なぜ中国に勝てないのか?日本が「ベンチャー大国」になれない本当のワケ
失敗を「悪」と考えるな続出する「ユニコーン」企業
「ベンチャー大国」と聞くと、シリコンバレーが有名なアメリカを思い浮かべる人が多いだろう。しかし、アメリカを追い抜こうとしているもうひとつのベンチャー大国がある。それは中国だ。
ベンチャーの中でも、創業から10年未満に10億ドル(約1,100億円)以上の企業価値へ飛躍した未上場企業は「ユニコーン」と呼ばれる。もともとは滅多に現れない存在として、伝説上の動物の名前がつけられていたが、現在の中国には数多くのユニコーンが生息している。
2020年8月、中国の民間シンクタンク「胡潤研究院」の発表した「2020年胡潤グローバルユニコーン企業ランキング」によれば、世界には586社のユニコーンが存在し、そのうちアメリカに233社(40%)、中国に227社(39%)と、米中に79%が偏在している。ユニコーンの本社所在地のトップは北京で93社、次いでサンフランシスコの68社となり、3位には上海が続いている。
個別の企業価値ランキングでは、トップ3を中国勢が独占している。上から順に、アリババ傘下でモバイル決済アプリ「アリペイ」を展開するアントテクノロジーグループ(螞蟻科技)、このところアメリカでの状況が注目されているショート動画アプリ「TikTok」を展開するバイトダンス(北京字節跳動科技)、中国における配車サービス最大手のディディ(滴滴出行)となっている。
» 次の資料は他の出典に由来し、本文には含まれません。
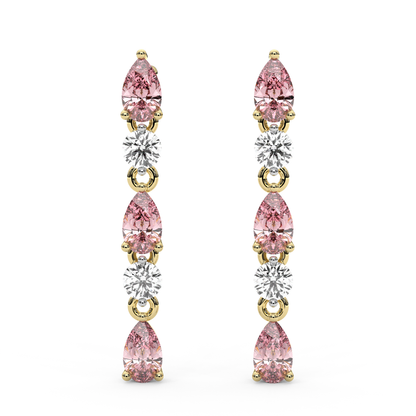 Pia Earrings in Pink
イギリスの金融機関「スタンダート・チャータード」は、2030年の世界経済は、トップが中国、2位にインド、3位にアメリカという図式に更新されると予測している。なお、そのときに日本は9位まで落ち込むとされている。この中国経済の躍進の原動力となっていくのが、次々に生まれ、飛躍していくベンチャー企業たちである。